请注意,语言名称是一个标识符,请勿在其周围使用单引号。您还应该避免使用关键字row作为变量名。

Using dollar quoting(as I did) also makes writing the function body easier

使用美元引用(就像我一样)也使编写函数体更容易

回答by Mike T

I'm not sure if the proof of concept example does what you want. In general, with SQL, you almost neverneed a FOR loop. While you can use a function, if you have PostgreSQL 9.3 or later, you can use a LATERALsubqueryto perform subqueries for each row.

我不确定概念证明示例是否符合您的要求。在一般情况下,使用SQL,你几乎永远需要一个for循环。虽然您可以使用函数,但如果您有 PostgreSQL 9.3 或更高版本,则可以使用LATERAL查询为每一行执行子查询。

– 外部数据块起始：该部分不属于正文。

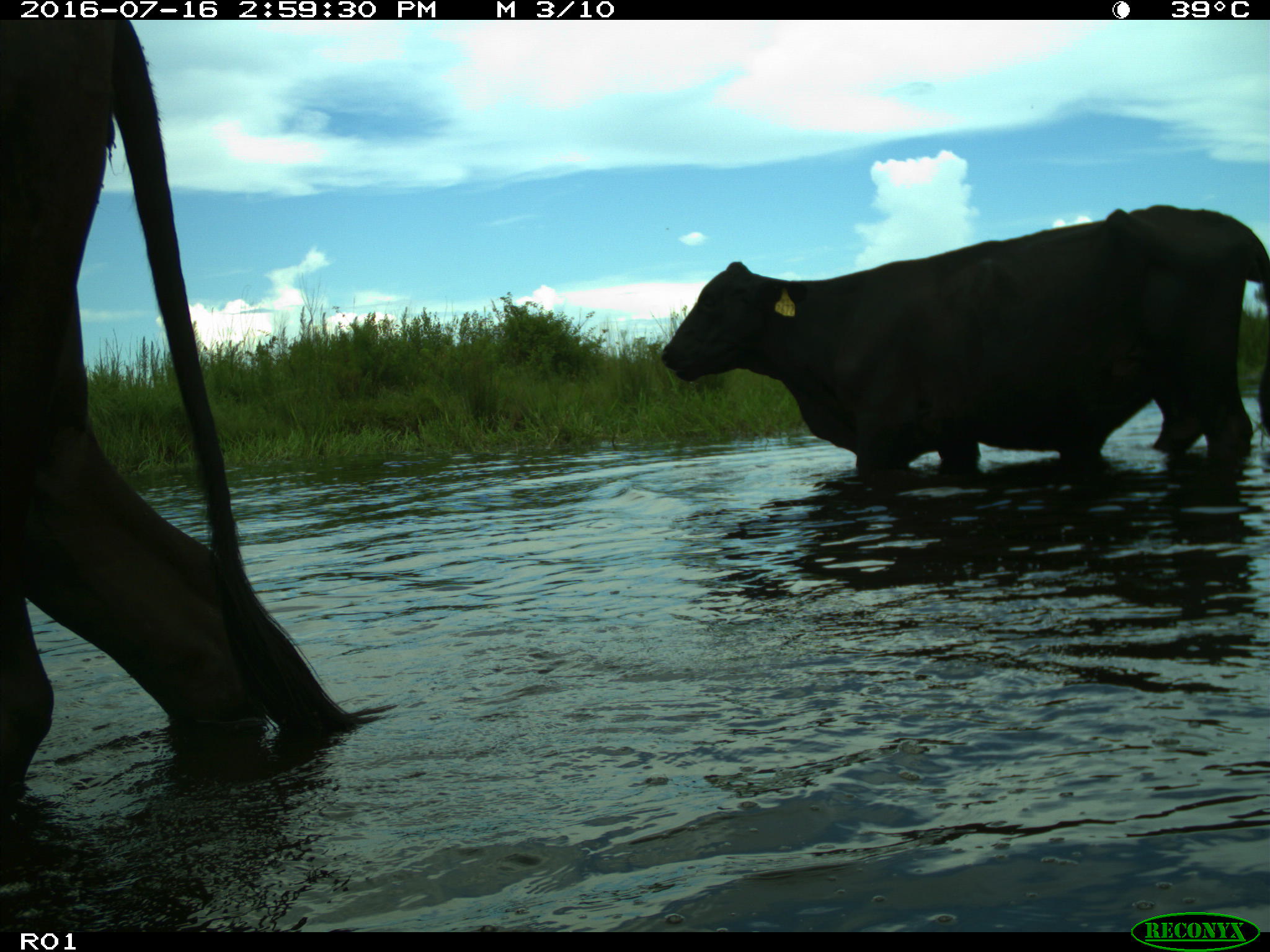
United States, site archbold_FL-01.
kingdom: Animalia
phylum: Chordata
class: Mammalia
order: Artiodactyla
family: Bovidae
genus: Bos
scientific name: Bos taurus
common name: domestic cow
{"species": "Bos taurus (domestic cow)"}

For example, create 10,000 random 3D points with a random valuecolumn:

例如,使用随机value列创建 10,000 个随机 3D 点:

CREATE TABLE points(
  gid serial primary key,
  geom geometry(PointZ),
  value numeric
);
CREATE INDEX points_geom_gist ON points USING gist (geom);
INSERT INTO points(geom, value)
SELECT ST_SetSRID(ST_MakePoint(random()*1000, random()*1000, random()*100), 0), random()
FROM generate_series(1, 10000);

For each point, search for the 100 nearest points (except the point in question), and find the residual between the points' valueand the average of the 100 nearest:

对于每个点,搜索最近的 100 个点(所讨论的点除外),并找到这些点value与 100 个最近点的平均值之间的残差:

SELECT p.gid, p.value - avg(l.value) residual
FROM points p,
  LATERAL (
    SELECT value
    FROM points j
    WHERE j.gid <> p.gid
    ORDER BY p.geom <-> j.geom
    LIMIT 100
) l
GROUP BY p.gid
ORDER BY p.gid;

回答by Amit Bhagat

Following is a simple example to update rows in a table:

以下是更新表中行的简单示例:

Assuming the row id field id

假设行 id 字段 id

Update all rows:

更新所有行:

UPDATE my_table SET field1='some value'
WHERE id IN (SELECT id FROM staff)

Selective row update

选择性行更新

UPDATE my_table SET field1='some value'
WHERE id IN (SELECT id FROM staff WHERE field2='same value')

回答by Elad

You don't need a function for that. All you need is to run this query:

你不需要一个函数。您只需要运行此查询:

UPDATE table SET resid = 1.0;

if you want to do it with a function you can use SQLfunction:

如果你想用一个函数来做,你可以使用SQL函数:

CREATE OR REPLACE FUNCTION LoopThroughTable()
  RETURNS VOID AS
$BODY$
UPDATE table SET resid = 1.0;
$BODY$
  LANGUAGE sql VOLATILE

if you want to use plpgsqlthen function would be:

如果你想使用plpgsql那么功能将是:

CREATE OR REPLACE FUNCTION LoopThroughTable()
  RETURNS void AS
$BODY$
begin
       UPDATE table SET resid = 1.0;
end;
$BODY$
  LANGUAGE plpgsql VOLATILE

Note that it is not recommended to use plpgsqlfunctions for tasks that can be done with Sqlfunctions.

请注意,plpgsql对于可以使用函数完成的任务,不建议使用Sql函数。